▸ Extract provided
▬▬▬▬▬▬▬▬▬▬
Wednesday, May 25, 2011

The Anatomy of the Cursed Franchise Part 1 of 3

The San Jose Sharks lost the last 2 games of the Western Conference Finals to the Vancouver Canucks, in a fashion that will have them shaking their heads for years to come. A few weeks back, I said that I was seeing the birth of sport's newest cursed franchise in the San Jose Sharks when they almost choked away a 3-0 lead in a series against the Detroit Red Wings. So I wrote this piece, and then Blogger, our host, crashed and lost it for a week. But as with so many things in life, timing is everything, and after what I've witnessed in Games 4 & 5 of this series between the Sharks and the Canucks, the Teal is officially a cursed franchise. So to make my case, I will delve into the anatomy of a cursed franchise.  From my own experiences, I can smell a curse from a thousand miles away, and boy, the Bay Area reeks of it.  I thought it was the Giants last year, but they shed their curse, so it must have been the Teal all along. Here we go.

1- When you make all the right moves and they still don't work

      *Look, sometimes things don't work out when you get a new player or coach, but when sometimes turns into every time, you've been cursed. Example : When the New York Baseball Metropolitans signed Johan Santana.  This is the end of a long line of no-brainers that missed for the Mets. Johan Santana came to the Mets with the title Best Pitcher in Baseball.  Since arriving, he's been injury-plagued and unable to stay on the field. Prior to arriving in NYC, he had pitched over 200 innings in all but 1 full season of his career; he has only done that once in 3 seasons with the Mets, and has yet to step on the bump this season. Couple that with a long line of "no brainers" (Juan Samuel, Bobby Bonilla, Mel Rojas, Carlos Beltran, Carlos Delgado, Generation K and the worst signing of all time Mo Vaughn) and you have the firm beginnings of a curse.

      *A Sharks example would be the acquisition of goaltender Antii Niemi from the Stanley Cup champion Blackhawks.  Niemi was the reason the Hawks were able to beat the Sharks in the conference finals last year.  So the Sharks decided a better goaltender was the answer, right?  They had offensive firepower with Marleu, Thornton, Heatly, and the rest to get it done-- it was the goalie's fault, right?  And last year that was the case, but what happened here? First of all, Niemi got off to a dreadful start and was injured a bit this year, but the true sign of a curse came in Game 6, when the Red Wings had pelted Niemi with 33 shots to the Sharks 13, and the Sharks held a 1-0 lead.  The Sharks eventually lost 3-1, but Niemi had made 43 saves, and the Sharks mustered only 20 shots. The thing that cost them last season was no longer the issue, it was offense. See the curse in action? Fast forward to this past series and this time, the Sharks out shot the Canucks 91-47 and Niemi made 40 saves. When offense is supposed to be your strong suit and you are out-shooting your opponent that badly, it should net you some goals. Cursed.
▬▬▬▬▬▬▬▬▬▬
▸ Recorded information
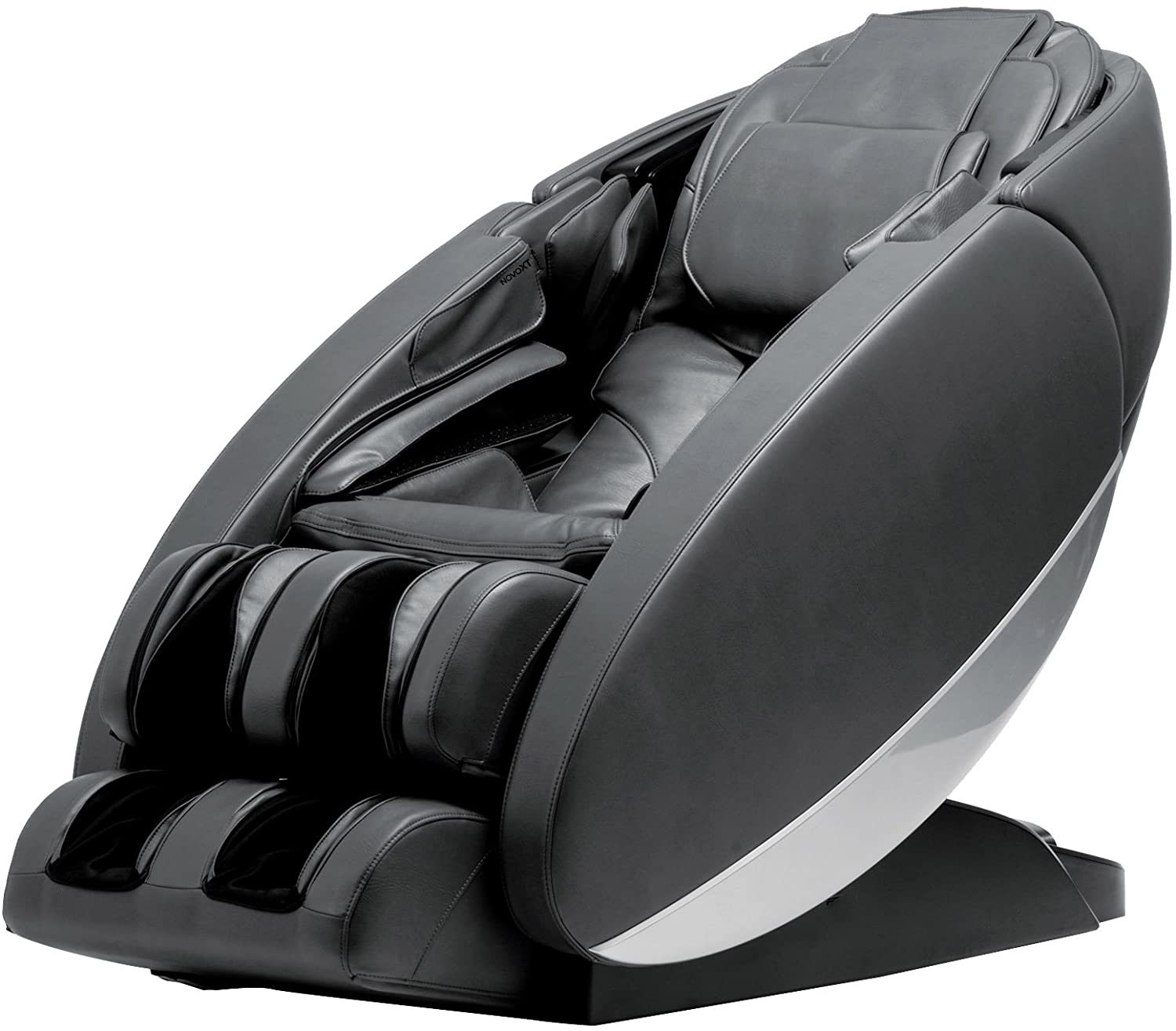 Human Touch - Super Novo Massage Chair - Black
▬▬▬▬▬▬▬▬▬▬
Pick up the blog post on the San Jose Sharks as a cursed franchise right after its final sentence, and write what comes next.

▸ Output
2- When you lose a game or a series and can't explain how or why

       *This principle applies more to the post-season than the regular season.  Weird crap happens in the regular season all the time.  Blips on the screen, anomalies if you will.  But in the postseason, boy they scream curse when these "blips on the screen" occur every year.  I have 2 personal experiences for this one.  I don't remember exactly what year it was, maybe '91;  it was one of the Penguins' Stanley Cup years.  Those great Lemieux teams which were a thorn in my Rangers' side for that whole decade.  But the Rangers had an up and coming team that season with it being Messier's first season with the club. Then you had Leetch and the 2-headed goalie monster of Richter and Vanbiesbrouck, and they gave the Pens all they could handle before the curse took over. I believe it was Game 6 in Pittsburgh, the Rangers had a 3-2 lead in the series and had forced OT in dramatic fashion with a last minute goal.  OT started, and early in the 1st OT, I believe it was one of the Samuelssons who shot the puck into the Rangers zone from his own blue line, it bounced off of the back boards, Vanbiesbrouck went to go play it off the back boards, and it bounced off of him and into the net, thus ending the game.  Game 7 was the Lemieux show, and the rest is history.  The curse-- you know it when you see it. 

Another favorite example is when the Jets traveled to Pittsburgh in 2005 and they had 2 chances at game winning field goals from a dependable Doug Brien and missed them both.  One at the end of regulation, one in OT; both very makeable.  In a game where every possible break went the Jets' way, to lose like that reeks of the curse.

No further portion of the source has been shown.